----- RECORDS SHOWN

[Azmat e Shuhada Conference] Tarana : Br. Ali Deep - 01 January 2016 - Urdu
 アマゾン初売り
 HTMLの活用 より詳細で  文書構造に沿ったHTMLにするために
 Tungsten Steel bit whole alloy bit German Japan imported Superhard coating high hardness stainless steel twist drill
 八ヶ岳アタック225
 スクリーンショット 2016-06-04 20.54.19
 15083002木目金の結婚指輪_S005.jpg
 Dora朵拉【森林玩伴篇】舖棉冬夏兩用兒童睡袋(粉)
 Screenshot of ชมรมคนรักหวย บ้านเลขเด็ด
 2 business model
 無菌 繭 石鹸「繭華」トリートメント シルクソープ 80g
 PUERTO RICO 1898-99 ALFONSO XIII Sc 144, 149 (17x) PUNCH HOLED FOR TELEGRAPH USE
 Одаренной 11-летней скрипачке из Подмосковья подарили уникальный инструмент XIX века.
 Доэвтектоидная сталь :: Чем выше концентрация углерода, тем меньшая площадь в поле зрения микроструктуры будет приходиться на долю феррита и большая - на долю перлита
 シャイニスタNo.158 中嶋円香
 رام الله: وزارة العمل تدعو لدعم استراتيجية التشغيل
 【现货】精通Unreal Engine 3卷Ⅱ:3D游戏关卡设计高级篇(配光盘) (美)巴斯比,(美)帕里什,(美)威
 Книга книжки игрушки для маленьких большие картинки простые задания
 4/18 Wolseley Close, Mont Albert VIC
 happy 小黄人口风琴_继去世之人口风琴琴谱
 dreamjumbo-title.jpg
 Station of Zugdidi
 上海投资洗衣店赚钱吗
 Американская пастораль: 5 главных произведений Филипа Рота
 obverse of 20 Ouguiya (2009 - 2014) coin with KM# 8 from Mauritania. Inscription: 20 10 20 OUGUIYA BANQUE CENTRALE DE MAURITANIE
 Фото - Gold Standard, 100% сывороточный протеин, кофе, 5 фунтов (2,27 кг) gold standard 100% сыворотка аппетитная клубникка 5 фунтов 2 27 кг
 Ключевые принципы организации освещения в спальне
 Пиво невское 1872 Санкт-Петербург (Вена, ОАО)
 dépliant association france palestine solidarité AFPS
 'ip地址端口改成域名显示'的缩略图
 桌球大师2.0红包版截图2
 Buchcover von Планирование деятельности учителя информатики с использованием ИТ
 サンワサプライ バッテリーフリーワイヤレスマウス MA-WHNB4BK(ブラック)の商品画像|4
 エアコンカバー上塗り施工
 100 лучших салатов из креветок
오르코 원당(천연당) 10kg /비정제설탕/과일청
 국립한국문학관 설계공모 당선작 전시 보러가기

----------

■ GOAL OF THE EXERCISE
An exact copy of the lines above between the line holding "スクリーンショット 2016-06-04 20.54.19" and the line holding "桌球大师2.0红包版截图2", inclusive, is the whole answer.

■ WRITTEN RESPONSE
 スクリーンショット 2016-06-04 20.54.19
 15083002木目金の結婚指輪_S005.jpg
 Dora朵拉【森林玩伴篇】舖棉冬夏兩用兒童睡袋(粉)
 Screenshot of ชมรมคนรักหวย บ้านเลขเด็ด
 2 business model
 無菌 繭 石鹸「繭華」トリートメント シルクソープ 80g
 PUERTO RICO 1898-99 ALFONSO XIII Sc 144, 149 (17x) PUNCH HOLED FOR TELEGRAPH USE
 Одаренной 11-летней скрипачке из Подмосковья подарили уникальный инструмент XIX века.
 Доэвтектоидная сталь :: Чем выше концентрация углерода, тем меньшая площадь в поле зрения микроструктуры будет приходиться на долю феррита и большая - на долю перлита
 シャイニスタNo.158 中嶋円香
 رام الله: وزارة العمل تدعو لدعم استراتيجية التشغيل
 【现货】精通Unreal Engine 3卷Ⅱ:3D游戏关卡设计高级篇(配光盘) (美)巴斯比,(美)帕里什,(美)威
 Книга книжки игрушки для маленьких большие картинки простые задания
 4/18 Wolseley Close, Mont Albert VIC
 happy 小黄人口风琴_继去世之人口风琴琴谱
 dreamjumbo-title.jpg
 Station of Zugdidi
 上海投资洗衣店赚钱吗
 Американская пастораль: 5 главных произведений Филипа Рота
 obverse of 20 Ouguiya (2009 - 2014) coin with KM# 8 from Mauritania. Inscription: 20 10 20 OUGUIYA BANQUE CENTRALE DE MAURITANIE
 Фото - Gold Standard, 100% сывороточный протеин, кофе, 5 фунтов (2,27 кг) gold standard 100% сыворотка аппетитная клубникка 5 фунтов 2 27 кг
 Ключевые принципы организации освещения в спальне
 Пиво невское 1872 Санкт-Петербург (Вена, ОАО)
 dépliant association france palestine solidarité AFPS
 'ip地址端口改成域名显示'的缩略图
 桌球大师2.0红包版截图2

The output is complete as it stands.